Una prevenzione efficace rappresenta un obiettivo importante per l’ABA e le malattie allergiche in generale, in rapporto alla loro frequenza e alla loro caratteristica di malattie polifattoriali. Una dieta adeguata nell’età neonatale, il controllo dell’ambiente di vita o lavoro con la eliminazione o la attenuazione di agenti allergenici, una eventuale profilassi farmacologica atta a prevenire le manifestazioni cliniche a livello di determinati organi bersaglio, l’abolizione del fumo e di altri inquinanti atmosferici nei soggetti individuati a rischio, sono misure che possono contribuire a ridurre le possibilità di estrinsecazione clinica dell’ABA o ad attenuarne la gravità una volta che la malattia sia conclamata.

L’attuazione delle misure di profilassi ambientale prevede un dettagliato programma educazionale in cui le misure consigliate per diminuire la concentrazione ambientale di allergeni devono essere specifiche per ogni allergene e devono tenere conto della sorgente allergenica, della natura biologica dell’allergene, e della sua natura fisica (che ne condiziona l’aerodispersione, oltre alla capacità di penetrazione nelle vie aeree).

 

b) Terapia delle malattie allergiche

Per quel che riguarda i presidi terapeutici di base a supporto delle allergopatie più comuni, come la rinite o la congiuntivite, non ci sono grandi novità farmacologiche. È, però, certamente disponibile un consistente potenziamento delle pratiche diagnostiche che può, a sua volta, consentire di prescrivere correttamente, per ciascun paziente, la terapia immunologica specifica, già impropriamente nota come “vaccino”. In effetti, gli avanzamenti offerti dalla “diagnostica molecolare” permettono di identificare la porzione dell’allergene realmente in grado di determinare in ogni soggetto allergico l’insorgenza dei sintomi. Come dire che nel “contenitore” polline esistono delle frazioni antigeniche oramai ben documentabili, effettivamente responsabili delle problematiche cliniche riconducibili all’allergia. Questo consente al medico specialista di prevedere, coerentemente con le sensibilizzazioni rilevate nel singolo paziente, una immunoterapia specifica “di precisione” e, dunque, in formulazione e composizione assolutamente personalizzate.
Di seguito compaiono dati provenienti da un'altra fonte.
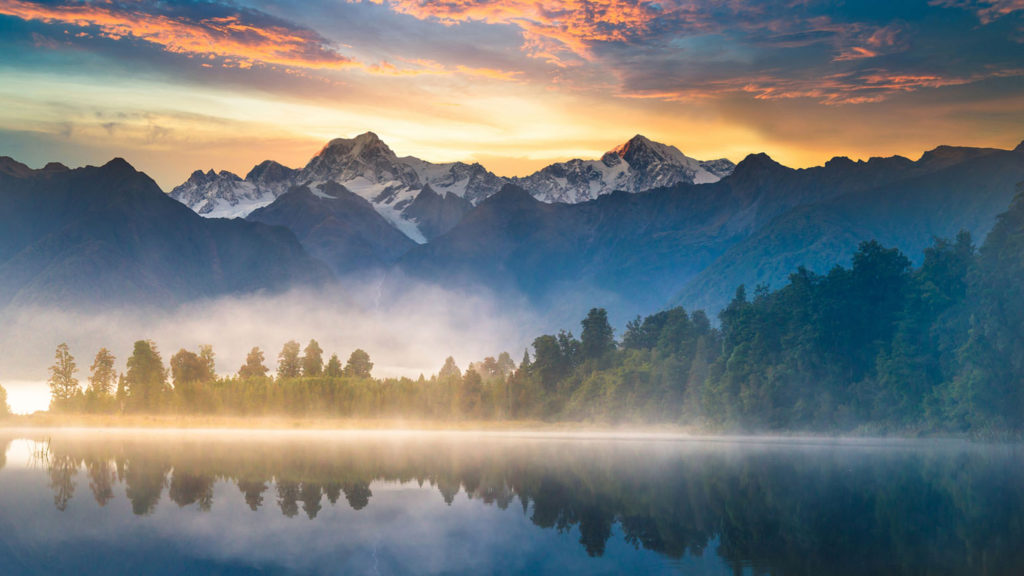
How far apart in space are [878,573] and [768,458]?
7043 cm

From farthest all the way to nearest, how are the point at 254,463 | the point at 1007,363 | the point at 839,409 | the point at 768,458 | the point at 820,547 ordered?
1. the point at 839,409
2. the point at 1007,363
3. the point at 768,458
4. the point at 254,463
5. the point at 820,547

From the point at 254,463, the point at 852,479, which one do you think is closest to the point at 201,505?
the point at 254,463

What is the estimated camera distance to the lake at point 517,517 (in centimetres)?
4459

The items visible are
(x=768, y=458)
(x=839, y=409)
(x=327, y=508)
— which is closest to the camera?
(x=327, y=508)

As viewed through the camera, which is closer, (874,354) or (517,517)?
(517,517)

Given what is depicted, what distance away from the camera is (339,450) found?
132375 millimetres

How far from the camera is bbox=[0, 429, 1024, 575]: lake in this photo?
146 ft

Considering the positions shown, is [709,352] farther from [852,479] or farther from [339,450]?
[852,479]

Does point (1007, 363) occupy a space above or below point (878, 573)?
above

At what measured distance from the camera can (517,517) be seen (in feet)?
198

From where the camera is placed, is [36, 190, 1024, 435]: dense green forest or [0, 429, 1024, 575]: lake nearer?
[0, 429, 1024, 575]: lake

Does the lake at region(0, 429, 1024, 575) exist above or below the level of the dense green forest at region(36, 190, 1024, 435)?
below

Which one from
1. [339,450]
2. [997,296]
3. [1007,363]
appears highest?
[997,296]

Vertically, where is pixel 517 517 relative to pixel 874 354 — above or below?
below
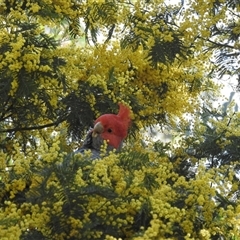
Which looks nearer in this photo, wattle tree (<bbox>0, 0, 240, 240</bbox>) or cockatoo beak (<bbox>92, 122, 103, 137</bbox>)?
wattle tree (<bbox>0, 0, 240, 240</bbox>)

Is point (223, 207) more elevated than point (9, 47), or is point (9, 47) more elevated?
point (9, 47)

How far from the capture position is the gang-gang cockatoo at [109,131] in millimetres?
2531

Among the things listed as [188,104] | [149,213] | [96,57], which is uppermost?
[96,57]

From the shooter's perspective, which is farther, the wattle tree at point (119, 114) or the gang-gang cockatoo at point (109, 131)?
the gang-gang cockatoo at point (109, 131)

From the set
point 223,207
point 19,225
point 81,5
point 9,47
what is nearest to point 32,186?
point 19,225

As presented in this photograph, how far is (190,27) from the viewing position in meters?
2.68

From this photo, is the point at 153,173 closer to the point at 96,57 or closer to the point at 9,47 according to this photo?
the point at 9,47

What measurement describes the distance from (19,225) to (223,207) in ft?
1.85

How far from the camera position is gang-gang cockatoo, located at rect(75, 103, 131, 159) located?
2.53 m

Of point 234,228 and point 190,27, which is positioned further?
point 190,27

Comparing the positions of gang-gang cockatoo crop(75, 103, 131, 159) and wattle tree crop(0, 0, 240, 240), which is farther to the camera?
gang-gang cockatoo crop(75, 103, 131, 159)

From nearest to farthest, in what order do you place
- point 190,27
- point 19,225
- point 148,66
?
point 19,225 < point 190,27 < point 148,66

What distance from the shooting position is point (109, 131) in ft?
8.41

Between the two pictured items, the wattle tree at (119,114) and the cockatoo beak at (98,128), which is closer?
the wattle tree at (119,114)
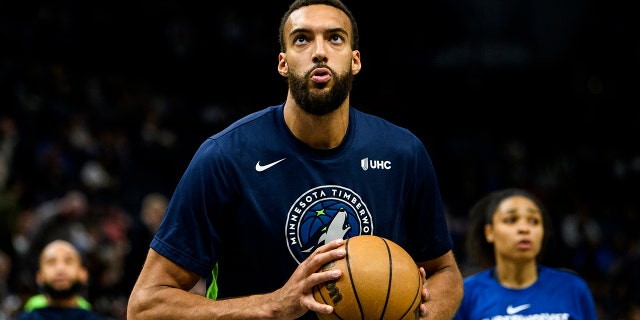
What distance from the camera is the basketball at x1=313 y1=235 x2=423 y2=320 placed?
295cm

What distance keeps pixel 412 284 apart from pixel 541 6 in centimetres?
1684

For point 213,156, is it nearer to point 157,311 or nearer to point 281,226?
point 281,226

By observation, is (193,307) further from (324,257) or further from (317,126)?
(317,126)

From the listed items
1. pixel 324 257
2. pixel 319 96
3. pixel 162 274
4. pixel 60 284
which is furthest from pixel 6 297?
pixel 324 257

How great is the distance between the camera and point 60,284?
5926mm

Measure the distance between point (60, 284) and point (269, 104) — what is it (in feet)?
32.7

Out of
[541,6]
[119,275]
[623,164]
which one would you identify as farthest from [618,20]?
[119,275]

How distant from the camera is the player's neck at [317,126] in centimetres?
344

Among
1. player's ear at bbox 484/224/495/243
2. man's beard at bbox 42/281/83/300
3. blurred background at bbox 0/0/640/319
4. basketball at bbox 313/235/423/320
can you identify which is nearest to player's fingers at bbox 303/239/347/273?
basketball at bbox 313/235/423/320

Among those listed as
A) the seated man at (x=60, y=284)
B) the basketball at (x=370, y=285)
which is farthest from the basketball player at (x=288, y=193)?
the seated man at (x=60, y=284)

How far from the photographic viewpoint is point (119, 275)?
372 inches

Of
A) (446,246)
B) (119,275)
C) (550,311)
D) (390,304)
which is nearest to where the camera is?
(390,304)

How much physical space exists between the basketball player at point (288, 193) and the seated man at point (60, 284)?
2601mm

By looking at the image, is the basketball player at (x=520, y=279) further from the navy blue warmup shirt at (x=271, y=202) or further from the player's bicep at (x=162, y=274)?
the player's bicep at (x=162, y=274)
Nell’asma, poi, il campo d’azione è ancora più ampio ed in costante evoluzione. Al di là dei farmaci antistaminici, degli antileucotrieni, dei cortisonici, dei broncodilatatori, oltre che dei trattamenti inalatori con gli appositi erogatori, pure questi da personalizzare visto che, in un’ampia percentuali di casi, le somministrazioni degli spray risultano non correttamente praticate dai pazienti, nelle forme di asma grave sono disponibili degli anticorpi monoclonali, come l’omalizumab o il più recente mepolizumab, specificamente orientati contro bersagli sensibili variamente responsabili delle manifestazioni allergiche respiratorie con particolare riferimento, per quel che attiene al mepolizumab, alle forme gravi sostenute da infiammazioni eosinofile.